Public Sector Bill 2022
This bill replaces the Public Service Act 2008 with a new Public Sector Act that modernises employment arrangements for all Queensland public sector employees. It implements recommendations from the Bridgman Review and the Coaldrake Report, extending employment protections across the entire public sector, creating new rights for temporary workers to convert to permanent roles, and requiring public sector entities to actively support the government's reframed relationship with Aboriginal peoples and Torres Strait Islander peoples.
Child Safe Organisations Bill 2024
This bill creates a mandatory child safe organisations system for Queensland, requiring organisations that work with children to meet 10 child safe standards and report allegations of child abuse by their workers. It implements key recommendations from the Royal Commission into Institutional Responses to Child Sexual Abuse and gives the Queensland Family and Child Commission new powers to oversee child safety across sectors including schools, childcare, health services, religious bodies, sport clubs, and government agencies.
Information Privacy and Other Legislation Amendment Bill 2023
This bill modernises Queensland's information privacy and right to information laws.
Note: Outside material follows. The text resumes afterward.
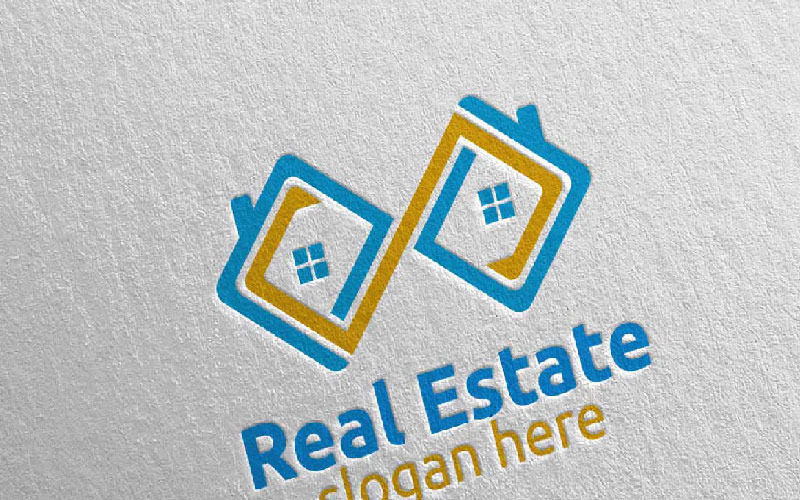 Download Шаблон логотипа "Real Estate Infinity Design 38 Logo Template" / Real Estate Infinity Design 38 Logo Template - Шаблон логотипа на тему графика logo real estate symbol icon business vector infinity house design home building illustration sign construction architecture concept property company abstract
It introduces mandatory data breach notifications so agencies must tell you if your personal information is compromised, replaces the old dual privacy principles with a single set of Queensland Privacy Principles aligned with federal law, and supports the proactive release of Cabinet documents for greater government transparency.
Water Legislation Amendment Bill 2022
This bill strengthens how non-urban water take is measured and reported in Queensland, delivering on commitments made after the 2018 Independent Audit of Queensland Non-Urban Water Measurement and Compliance and the Murray-Darling Basin Compliance Compact. It creates a new regulatory framework requiring water entitlement holders to use approved measurement devices, measurement plans, and in some cases telemetry to accurately track and report their water use.
Public Health and Other Legislation (COVID-19 Management) Amendment Bill 2022
This bill wound down Queensland's broad COVID-19 emergency powers and replaced them with a more targeted, temporary framework expiring on 31 October 2023. It allowed the Chief Health Officer to issue public health directions only about isolation, quarantine, mask wearing and worker vaccination in high-risk settings, with new requirements for public justification and parliamentary oversight.
Monitoring of Places of Detention (Optional Protocol to the Convention Against Torture) Bill 2022
This bill creates a Queensland law to allow the United Nations Subcommittee on Prevention of Torture to visit and inspect all places of detention in the state. It implements Australia's commitments under the Optional Protocol to the Convention Against Torture (OPCAT), ratified in 2017, by giving UN inspectors access to prisons, youth detention centres, mental health facilities, the forensic disability service, police watch-houses, court cells, and prisoner transport vehicles.
Health and Other Legislation Amendment Bill 2021
This bill makes wide-ranging amendments to Queensland's health legislation, with the most significant reforms to the Mental Health Act 2016. It strengthens the rights of people receiving mental health treatment by replacing 'best interests' tests with a rights-based approach, improves safeguards around electroconvulsive therapy (ECT), enables international patient transfers, and aligns confidentiality provisions across health agencies.